Die römische Historikerin Assunta Di Sante hat eine kleine Kulturgeschichte über die Rolle von Frauen in der vatikanischen Dombauhütte geschrieben:
"Die meisten Frauen, die im Laufe der Jahrhunderte in der Dombauhütte von Sankt Peter gearbeitet haben, waren Witwen oder Waisen. Das heißt: Sie haben ihren Beruf sozusagen geerbt, von ihren Ehemännern oder Vätern. Bei Francesca Bresciani war das nicht der Fall: Sie lebte Mitte des 17. Jahrhundert und war weder Witwe noch Waise. Sie hatte nach dem Tod ihres Mannes einen belgischen Künstler in zweiter Ehe geheiratet. Er hielt die Kontakte zur Dombauhütte, aber die eigentliche Unternehmerin war sie."
Unbekannte Frauengeschichten
Die römische Historikerin Assunta Di Sante arbeitet im vatikanischen Archiv. Dort stieß sie, zusammen mit ihrer Kollegin Simona Turriziani, auf zahlreiche bisher unbekannte Frauengeschichten. Auf Schicksale von Frauen, die für, in und mit der Dombauhütte von Sankt Peter arbeiteten, der sogenannten Fabbrica di San Pietro. Keine Ausnahmefrauen, sondern, wie die beiden Historikerinnen in ihrer jüngsten Publikation nachweisen, die Regel zwischen dem 16. und 19. Jahrhundert.

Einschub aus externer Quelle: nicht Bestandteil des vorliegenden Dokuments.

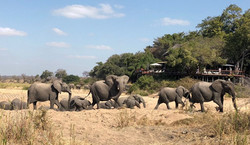gallery-16-294-jock-safari-lodge-elephan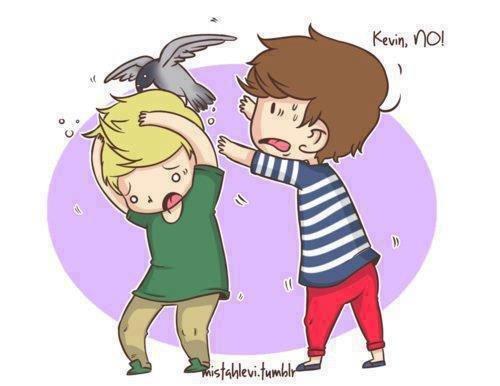Kévin le pigeon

Die Unternehmerin Francesca Bresciani, um bei diesem Beispiel zu bleiben, machte sich unter den tonangebenden Männern der Dombauhütte in Rom vor allem als Künstlerin einen Namen. Niemand, auch kein noch so begabter Mann, konnte es mit ihr aufnehmen. Berühmt wurde sie für die kostbaren Lapislazuli-Arbeiten, die sie für den Haupttabernakel des Petersdoms schuf.
Francesca Bresciani scheint eine resolute Frau gewesen sein. Die beiden Historikerinnen haben Dokumente zur Arbeit Francesca Brescianis an der Dombauhütte gefunden, aus denen hervorgeht, dass sie sich sogar mit Gian Lorenzo Bernini anlegte, dem Star der damals dort beschäftigten Künstler. Bernini unterließ nichts, die ihm verhasste Bresciani aus der Dombauhütte zu vertreiben, doch es gelang ihm nicht. Zu sehr schätzten der Papst und die Kardinäle die Arbeit Francesca Brescianis.
"Sie verhandelte mit Kardinälen und Monsignori"
Die Historikerin Simona Turriziani: "Ein ähnlicher Fall ist der von Paola Blado im frühen 16. Jahrhundert. Sie war die Frau eines berühmten Typographen, der seine Werkstatt am Campo de‘ Fiori hatte. Nach dem Tod ihres Mannes übernahm sie die Geschäfte. Sie arbeitete vor allem für die Dombauhütte und für die Verwaltung. Sie war für den Druck sämtlicher päpstlicher Dokumente zuständig. Und sie war es auch, die mit Kardinälen und Monsignori verhandelte und ihr Unternehmen selbstbewusst leitete."
Sicherlich, auch im 20. oder 21. Jahrhundert gab und gibt es erfolgreiche Frauen. Unbekannt war aber, dass Frauen in der Dombauhütte keine Ausnahmeerscheinungen waren. Während erst seit einigen Jahrzehnten Laienfrauen auch in verschiedenen Bereichen der vatikanischen Verwaltung arbeiten dürfen, vor allem seit der Amtsübernahme von Papst Franziskus, scheint dies im Kirchenstaat, so wie er bis 1870 als Territorialstaat existiert hat, nichts Ungewöhnliches gewesen zu sein. Jedenfalls nicht in der Dombauhütte.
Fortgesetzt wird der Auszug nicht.